While the embodiments of the present invention have been illustrated and described in connection with the drawings, what is presently considered to be the most practical and preferred embodiments of the invention, it is to be understood that the invention is not limited to the disclosed embodiments, but on the contrary, is intended to cover various equivalent modifications and equivalent arrangements included within the spirit and scope of the appended claims.

Claims

1. A superscalar processing system based on transmit buffering, comprising:

The transmission buffer unit is used for temporarily storing the instruction to be executed and transmitting the instruction to be executed to the execution unit for execution according to a preset transmission rule, and the transmission buffer unit comprises:

The emission checking subunit is used for transmitting the instruction to be executed sent by the decoding unit to the execution unit for execution according to the preset emission rule, or temporarily storing the instruction to be executed sent by the decoding unit into the queue subunit;

the write-back unit is used for acquiring an execution result of the execution unit on the instruction to be executed and writing the execution result back into a write-back register of the processor;

The preset transmitting rule specifically comprises the following steps:

2. The transmit buffer based superscalar processing system of claim 1 wherein said pre-set queue is a first-in-first-out queue.
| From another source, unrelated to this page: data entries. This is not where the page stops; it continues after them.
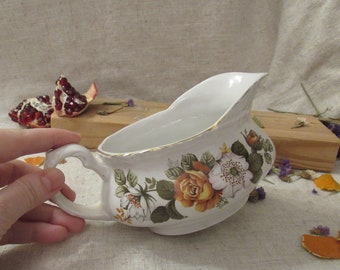 Vintage Gravy Boat, Barker Bros England Art Deco Tableware, Rosina Ironstone souceboat 1930s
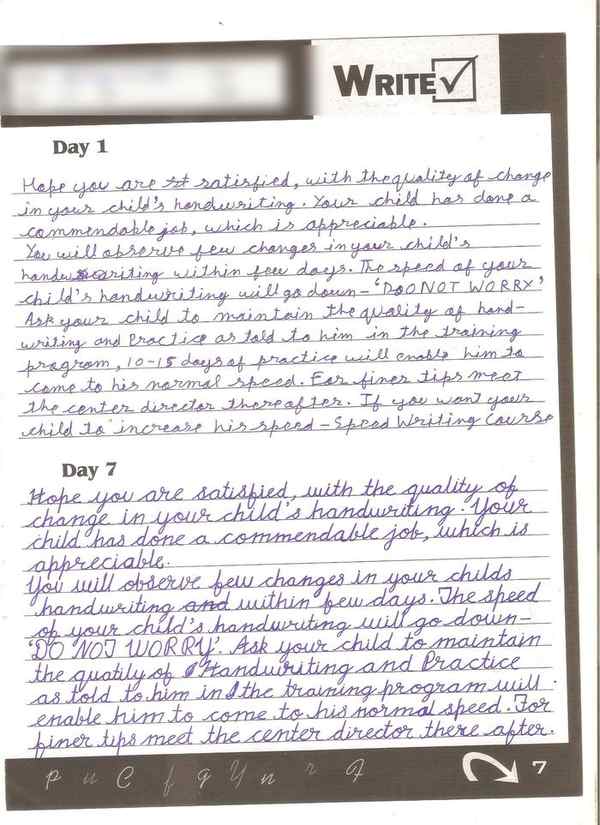 Aditya Singh, Age 13 — English cursive · Day 1 and Day 7 handwriting sample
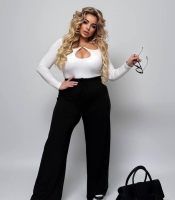 Брюки женские хлопковые в рубчик палаццо с высокой посадкой на резинке повседневные демисезонные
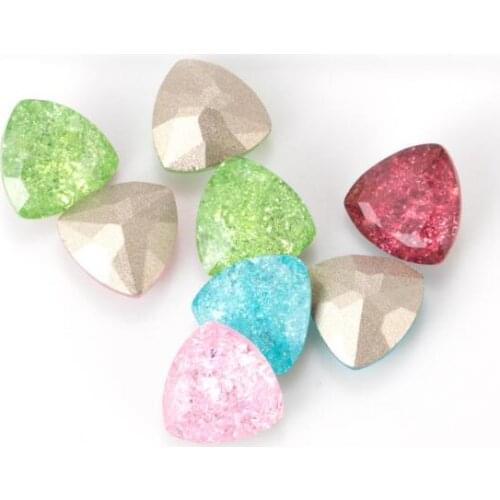 20Pcs High Quality K9 Crystal Ice Flower Colors Fat Triangle Shape Fancy Stone 12mm Pointback Glass Stones Jewelry Stone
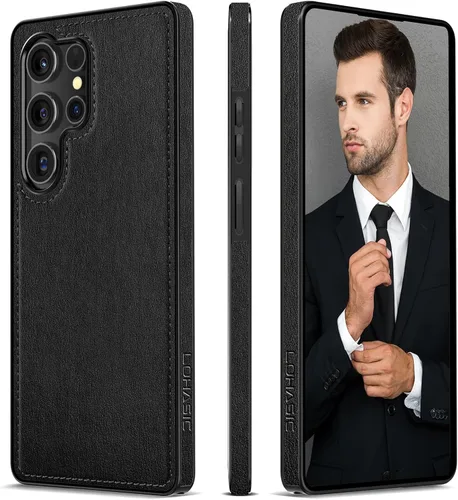 Miniatura 16 de LOHASIC Fundas de cuero para Samsung Galaxy S25, funda elegante de poliuretano de alta calidad para hombres y mujeres, suave antideslizante, Negro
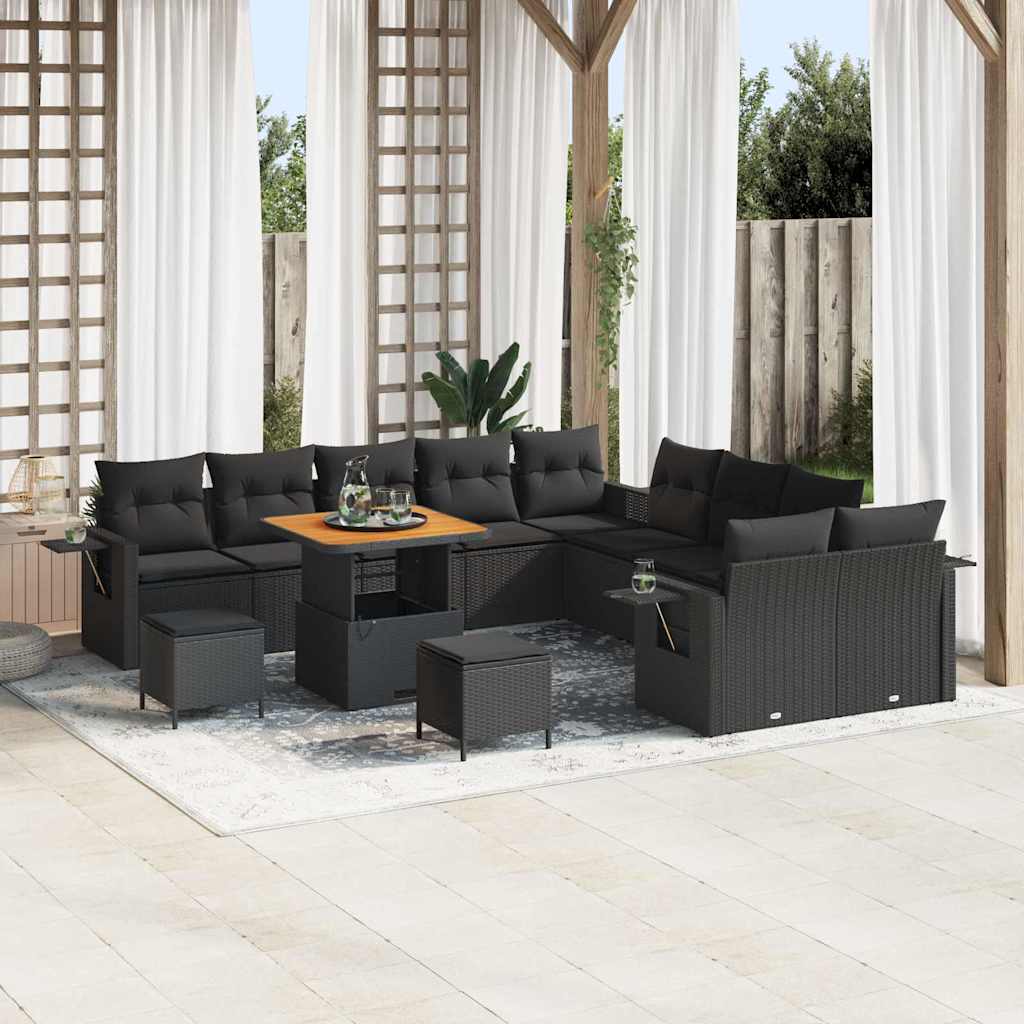 vidaXL Set Divano da Giardino 13 pcs Nero polyrattan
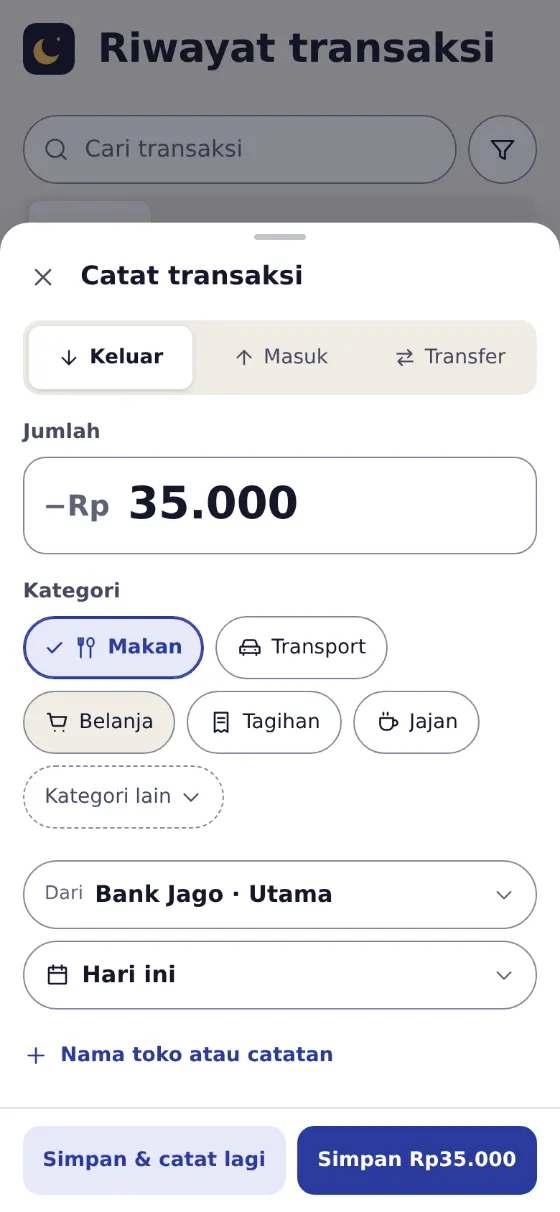 Layar Catat transaksi di Mony: jumlah Rp35.000, kategori Makan terpilih, dan tombol Simpan.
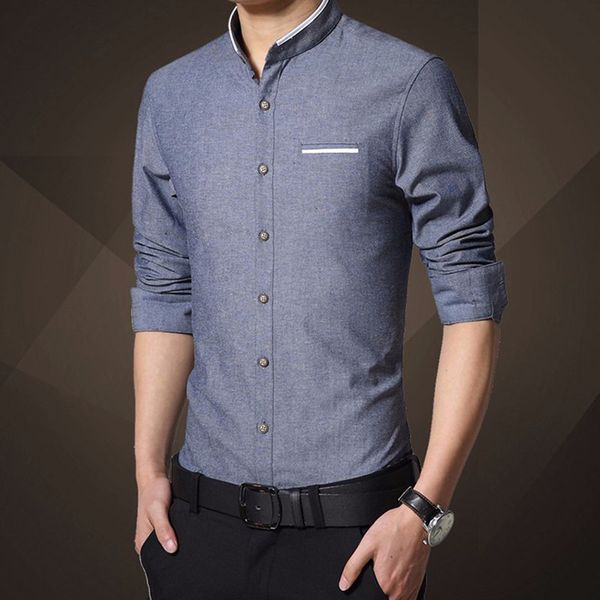 

5xl men dress shirt solid stand collar men's tees long sleeve print shirts men summer business shirts, White;black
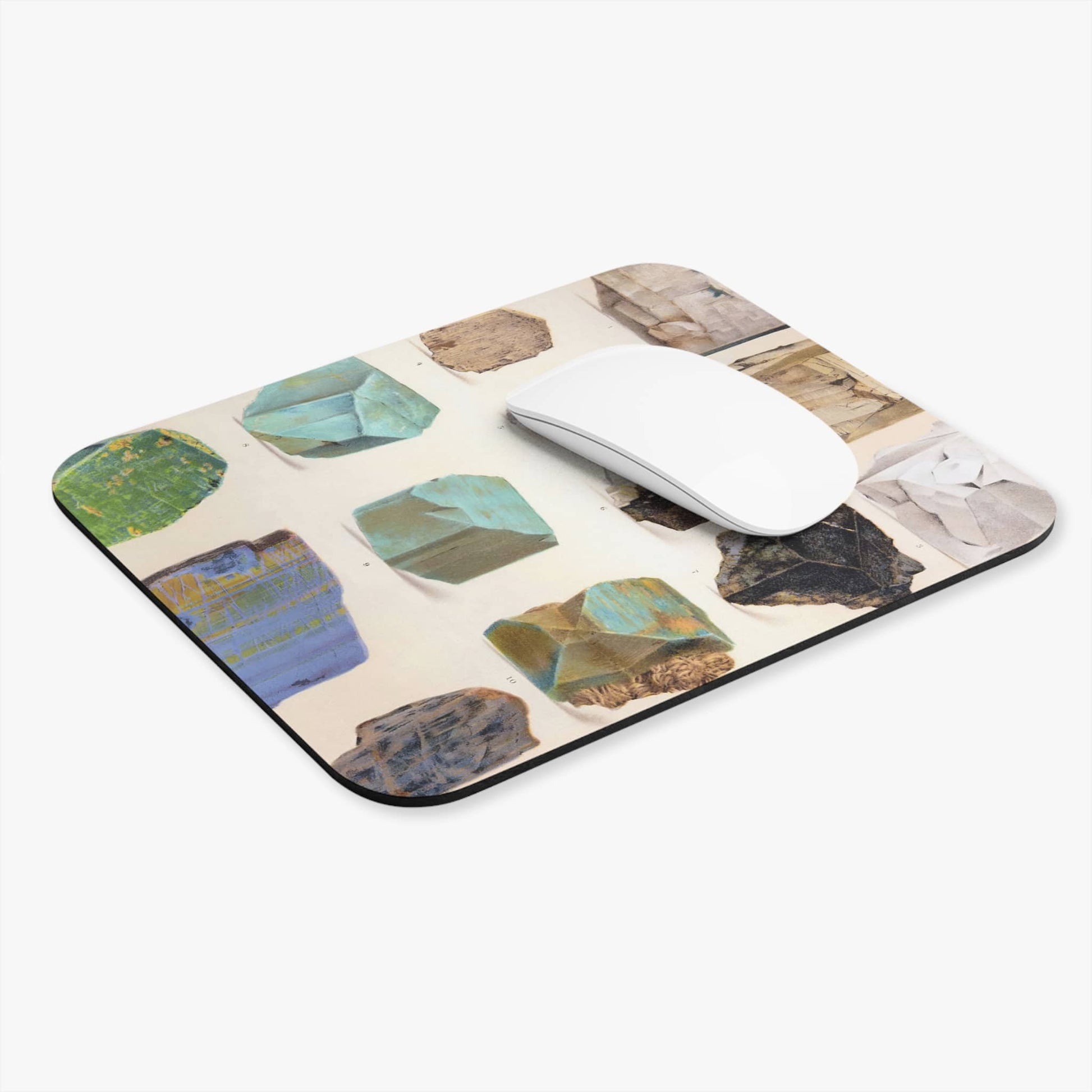 Raw Crystals and Gemstones Computer Desk Mouse Pad With White Mouse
3. The transmit buffer based superscalar processing system of claim 2 wherein said target instruction type comprises: a first type of instruction associated with the status and control register instructions and a second type of instruction associated with the system instructions.

4. The transmit buffer-based superscalar processing system of claim 3, wherein said transmit check subunit is further configured to:

5. A transmit buffer based superscalar processing method implemented on the basis of a transmit buffer based superscalar processing system as claimed in any one of claims 1-4, characterized in that said superscalar processing method comprises the steps of:

6. The method for processing superscalar based on transmit buffering of claim 5, wherein step S3 is specifically:

7. A computer device, comprising: memory, a processor and a transmit buffer based superscalar processor stored on said memory and executable on said processor, said processor implementing the steps in the transmit buffer based superscalar processing method as claimed in any one of claims 5, 6 when said transmit buffer based superscalar processor is executing said transmit buffer based superscalar processor.

8. A computer readable storage medium, wherein a transmission buffer based superscalar processing program is stored on the computer readable storage medium, which when executed by a processor, implements the steps of the transmission buffer based superscalar processing method according to any one of claims 5 and 6.